Paper
Learning with(in) the river through kayaking: experiences of Mapuche-Pewenche children in Kayakimün.
presenters
Elena Palma
Nationality: Italy
Residence: Germany
Rachel Carson Center for Environment and Society (Ludwig-Maximilian Universität)
Presence:Online
What knowledge(s) and relationships are created when a group of Mapuche-Pewenche children get into their enclosed river through kayaking? To answer this question we will closely explore children’s experiences in Kayakimün, an environmental and kayaking school for Indigenous children of Alto BioBio (Chile) organised by the Interamerican NGO Ríos to Rivers and the organisation Malen Leubü.
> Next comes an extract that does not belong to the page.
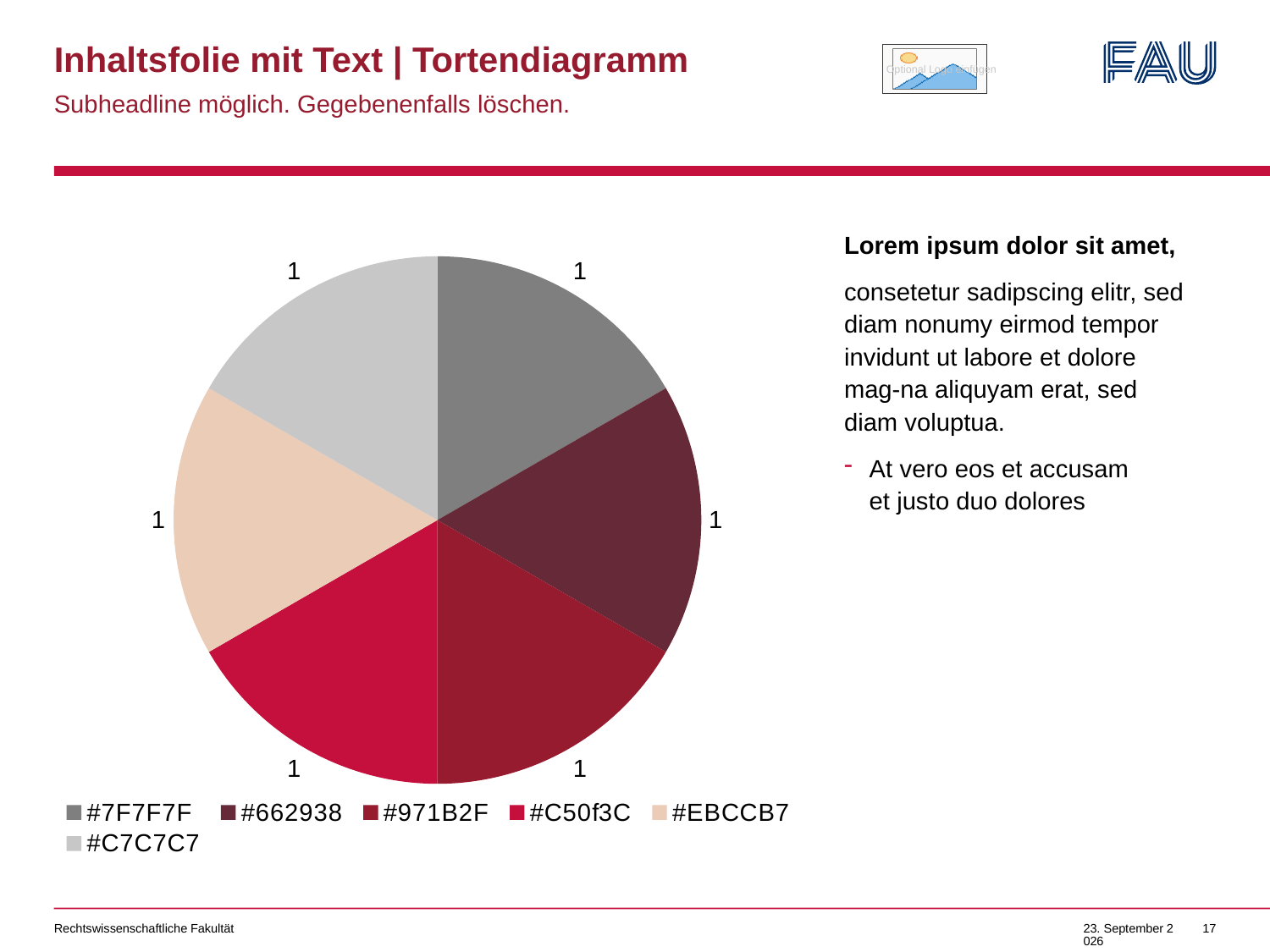
What is the value shown for the #C50f3C slice of the pie chart? 1 What is the difference between the values of the #662938 and #971B2F slices? 0 What is the value shown for the #EBCCB7 slice of the pie chart? 1 What kind of chart is shown on the slide? pie chart What share of the pie does the #C7C7C7 slice represent? 1/6 Which is larger, the value for #7F7F7F or the value for #C7C7C7? they are equal How many entries does the legend of the pie chart list? 6 Which legend entry is listed first in the pie chart's legend? #7F7F7F What is the total of all the slice values in the pie chart? 6 Which legend entry is listed last in the pie chart's legend? #C7C7C7 What is the value shown for the #7F7F7F slice of the pie chart? 1 How many slices does the pie chart have? 6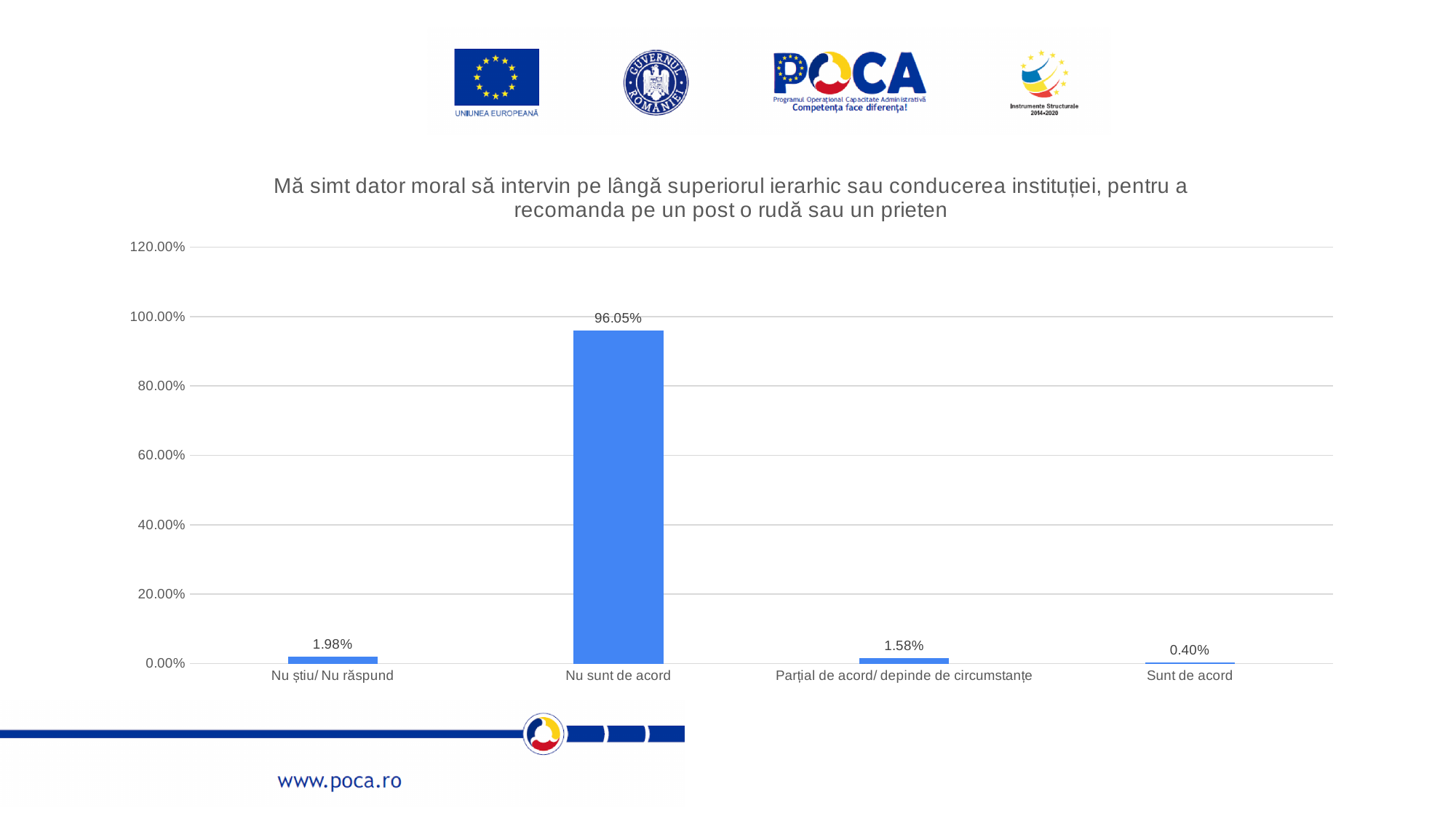
Which is larger, the value for "Nu știu/ Nu răspund" or the value for "Sunt de acord"? Nu știu/ Nu răspund What kind of chart is shown on the slide? bar chart How many categories are shown on the x axis? 4 Which category has the highest value? Nu sunt de acord What is the difference between the values for "Nu sunt de acord" and "Nu știu/ Nu răspund"? 94.07% What is the value for "Nu știu/ Nu răspund"? 1.98% What is the difference between the values for "Nu știu/ Nu răspund" and "Sunt de acord"? 1.58% What is the value for "Nu sunt de acord"? 96.05% Is the value for "Nu sunt de acord" greater or less than 80.00%? greater What is the value for "Sunt de acord"? 0.40% What is the value for "Parțial de acord/ depinde de circumstanțe"? 1.58% Which category has the lowest value? Sunt de acord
The Mapuche-Pewenche people living in the Alto BioBío highland used to live in a close relationship with their lived environment. They historically had a narrow relationship with their rivers, which were a source of food, fresh water, stories and encounters with the ngen - their master spirits. The construction of the Pangue and Ralco dams in the BioBío River by the energy company Endesa (now Enel) meant a drastic change in how people related to it. A river described to the ethnographer as “a dear friend, someone you could trust” was then described as a “dead” river, “untrusty, unpredictable”.
In contrast to this progressive detachment, the sports initiative for children called Kayakimün (a word formed by ‘kayak’ and kimün, ‘knowledge, wisdom’
in Chedungun) is showing the potentialities of white-water sports in changing this loose relationship with the river, and learning its ecological and cultural significance. According to several children, kayaking is a sport that makes them challenge their fear towards the river and, at the same time, learn from it, and learn to care for the river and their friends.
During the program, through embodied experiences with(in) the river, children enact cultural moral values (as the yamuwün, ‘respect’) towards people and non-human entities, which acknowledge the river as a being.
This paper will draw on ethnographical observations done in Kayakimün, together with several interviews done with children part of the program, and a 12 months fieldwork in Alto BioBío.